The process began at the top, with state epidemiologist Dr. Gianfranco Pezzino taking the first vaccination. In all, 11 Kansas Department of Health and Environment staff were vaccinated, with two others deferring vaccination because of temporary medical conditions.

“It’s done,” Pezzino proclaimed, as dozens of reporters, cameras and KDHE staff observed.

The workers vaccinated Friday will be monitored for side effects over the next two weeks. KDHE staff who become ill will have to take sick leave or use their own vacation days, Pezzino said.

Nationwide, some health care workers have declined to take the voluntary vaccinations over concerns about compensation if complications occur. Some Kansas hospitals, including the Kansas University Medical Center, have declined to participate in the initial vaccinations.

Pezzino, director of the state’s bureau of epidemiology and disease prevention, said Kansas did not have an official policy for addressing compensation issues.

“These are situations that rely on federal solutions, not state solutions,” Pezzino said.

Kansas has received 3,000 doses of vaccine.
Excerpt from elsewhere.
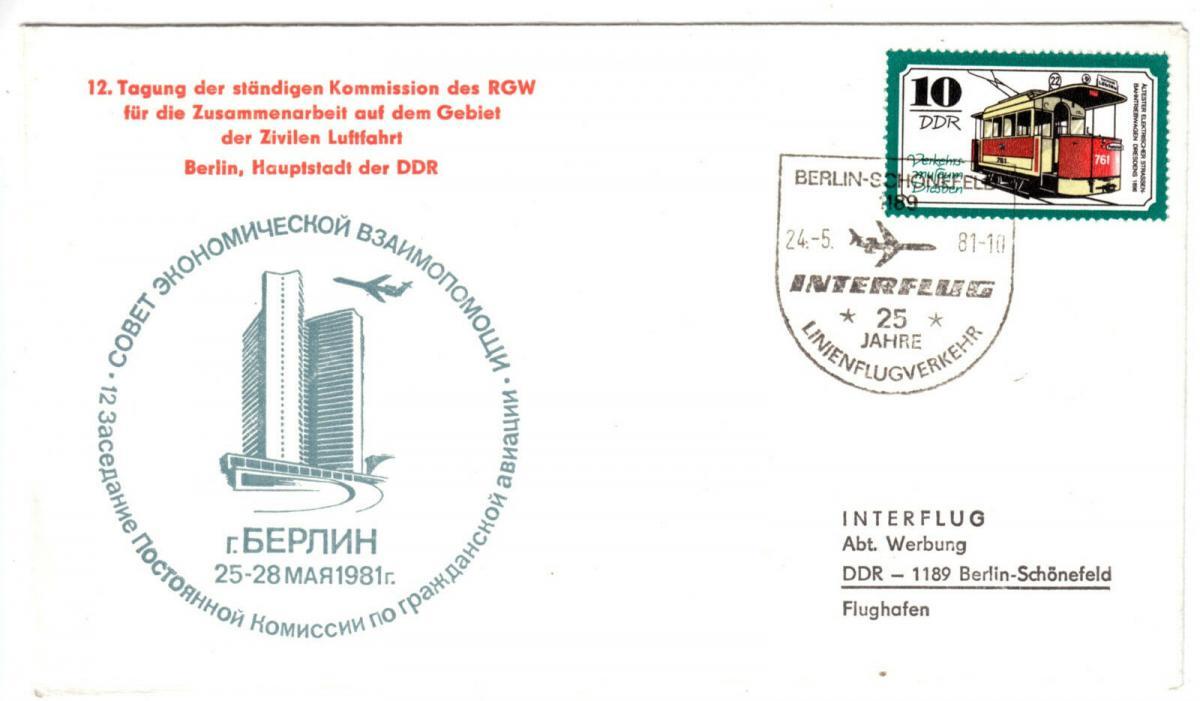 Gefälligkeitsbeleg, RGW, Tagung der Komission für Zivile Luftfahrt, Berlin 1981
Kits are in groups of 100, and take up the space of a videocassette.

Training will continue for the next two weeks before clinics open in Garden City, Great Bend, Kansas City, McPherson, Overland Park, Parsons, Topeka and Wichita. As was the case in Topeka, National Guard military police will provide security for the vaccine and each clinic.

A second phase will involve vaccinating first responders, such as police, fire and emergency medical personnel. The general public will be vaccinated in the third phase.
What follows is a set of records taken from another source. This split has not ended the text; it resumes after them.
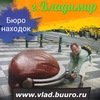 Бюро Находок города Владимира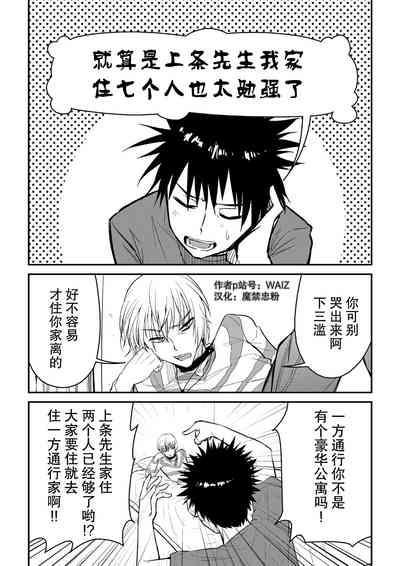 [WAIZ][同人个人渣汉化][就算是上条先生我家要住7个人还是太勉强了](Toaru Majutsu no Index) [中国翻译] 2
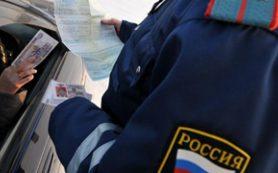 Житель Омска взял кредит на взятку инспектору ГИБДД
Amy Biel, a KDHE staff member trained in epidemiology and data analysis, deferred her vaccination because she is having her tonsils removed. Biel would be part of the KDHE’s rapid response unit that would go to the site of any smallpox outbreak.

Amy Biel, a member of the Kansas Department of Health and Environment smallpox response team, left, receives a saline injection, meant to serve as practice for an actual smallpox inoculation during a mock clinic in Topeka. Deanna McClenahan, a nurse consultant, gave the shot Friday while the department's immunization director, Sue Bowden, watched. Several department members on Friday received smallpox inoculations, the first of their kind for civilians in Kansas since the early 1970s.
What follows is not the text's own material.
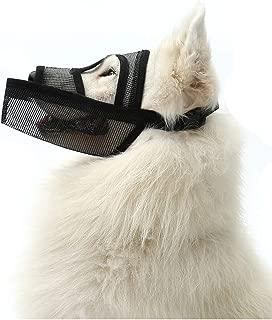 犬 口輪 超小型犬 小型犬 中型犬 大型犬 マズル マスク 拾い食い防止 犬用無駄吠え 嚙み癖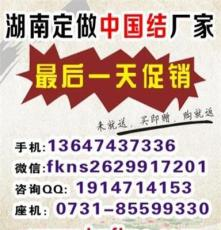 邵陽植絨福字,長沙定制廣告中國結掛件,長沙過年紅包定做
Biel, 34, who was vaccinated as a child, went through Friday’s mock vaccination clinic, staged for the media. Biel received a saline vaccination, simulating the smallpox vaccine.

She also will help at the clinics when the first vaccinations are given.

“This is just another hazard of the job,” she said. “Most of us are in public health because we want to be.”

Pezzino was vaccinated in Italy at age 13 and remembers that residents were not concerned then because smallpox still existed in world populations.

“If the risk is there, people don’t question it too much,” he said. “It was like any shot.”

The Kansas plan was approved by the Centers for Disease Control and Prevention in Atlanta, following federal guidelines. Each state was required to submit a plan, though procedures differ in each state.

Pezzino said the threat of smallpox, based on its history of harming large populations, should not be ignored, even if no outbreaks have occurred in 20 years.

“You don’t know what the exact risk is,” Pezzino said. “We know it’s low, but not zero.”